> DATASET
---*---

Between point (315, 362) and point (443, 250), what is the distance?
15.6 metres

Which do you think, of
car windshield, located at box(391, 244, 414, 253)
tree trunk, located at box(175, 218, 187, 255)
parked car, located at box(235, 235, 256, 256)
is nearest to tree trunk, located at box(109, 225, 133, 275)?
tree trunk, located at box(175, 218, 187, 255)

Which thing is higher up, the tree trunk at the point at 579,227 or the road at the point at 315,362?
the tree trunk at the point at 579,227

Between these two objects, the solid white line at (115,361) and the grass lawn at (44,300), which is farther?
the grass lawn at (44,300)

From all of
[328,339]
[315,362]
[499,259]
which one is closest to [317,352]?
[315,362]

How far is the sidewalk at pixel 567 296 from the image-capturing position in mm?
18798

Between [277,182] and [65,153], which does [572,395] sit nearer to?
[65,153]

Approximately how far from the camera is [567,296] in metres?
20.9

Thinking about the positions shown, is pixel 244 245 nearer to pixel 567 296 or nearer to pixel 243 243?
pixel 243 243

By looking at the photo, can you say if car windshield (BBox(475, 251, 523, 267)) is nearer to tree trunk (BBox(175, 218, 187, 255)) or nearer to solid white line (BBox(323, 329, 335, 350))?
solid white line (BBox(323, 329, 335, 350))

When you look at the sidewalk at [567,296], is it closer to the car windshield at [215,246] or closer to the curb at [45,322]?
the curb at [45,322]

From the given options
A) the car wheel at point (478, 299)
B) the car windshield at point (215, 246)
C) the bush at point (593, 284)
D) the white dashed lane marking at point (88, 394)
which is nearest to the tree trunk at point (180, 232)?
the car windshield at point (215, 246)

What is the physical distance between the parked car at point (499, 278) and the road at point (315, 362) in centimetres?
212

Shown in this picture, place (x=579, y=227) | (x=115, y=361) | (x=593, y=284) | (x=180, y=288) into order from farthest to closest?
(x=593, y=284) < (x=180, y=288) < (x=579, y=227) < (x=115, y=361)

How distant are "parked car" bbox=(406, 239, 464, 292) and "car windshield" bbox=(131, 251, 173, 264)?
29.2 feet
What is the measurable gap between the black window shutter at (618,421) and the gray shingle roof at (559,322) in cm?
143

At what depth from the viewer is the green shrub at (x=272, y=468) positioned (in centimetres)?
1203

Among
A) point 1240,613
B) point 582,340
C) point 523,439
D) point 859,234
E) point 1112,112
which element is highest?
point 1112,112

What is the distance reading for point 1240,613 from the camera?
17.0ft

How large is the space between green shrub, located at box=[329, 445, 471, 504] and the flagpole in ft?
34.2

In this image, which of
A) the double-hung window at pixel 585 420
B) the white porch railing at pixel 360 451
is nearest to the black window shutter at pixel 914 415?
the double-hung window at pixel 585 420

---*---

> WORK TO COMPLETE
Quote the line that contains "From the given options" and each line after it through the end of the data, exactly, leaving out everything else.

> REPLY TO THE EXERCISE
From the given options
A) the car wheel at point (478, 299)
B) the car windshield at point (215, 246)
C) the bush at point (593, 284)
D) the white dashed lane marking at point (88, 394)
which is nearest to the tree trunk at point (180, 232)?
the car windshield at point (215, 246)

What is the physical distance between the parked car at point (499, 278) and the road at point (315, 362) in centimetres?
212

Shown in this picture, place (x=579, y=227) | (x=115, y=361) | (x=593, y=284) | (x=180, y=288) into order from farthest to closest?
(x=593, y=284) < (x=180, y=288) < (x=579, y=227) < (x=115, y=361)

How distant are "parked car" bbox=(406, 239, 464, 292) and "car windshield" bbox=(131, 251, 173, 264)?
29.2 feet
What is the measurable gap between the black window shutter at (618,421) and the gray shingle roof at (559,322) in cm?
143

At what depth from the viewer is the green shrub at (x=272, y=468) positioned (in centimetres)?
1203

Among
A) point 1240,613
B) point 582,340
C) point 523,439
D) point 859,234
E) point 1112,112
which element is highest?
point 1112,112

What is the distance reading for point 1240,613 from the camera?
17.0ft

How large is the space between green shrub, located at box=[329, 445, 471, 504] and the flagpole in ft?
34.2

In this image, which of
A) the double-hung window at pixel 585 420
B) the white porch railing at pixel 360 451
is nearest to the black window shutter at pixel 914 415?
the double-hung window at pixel 585 420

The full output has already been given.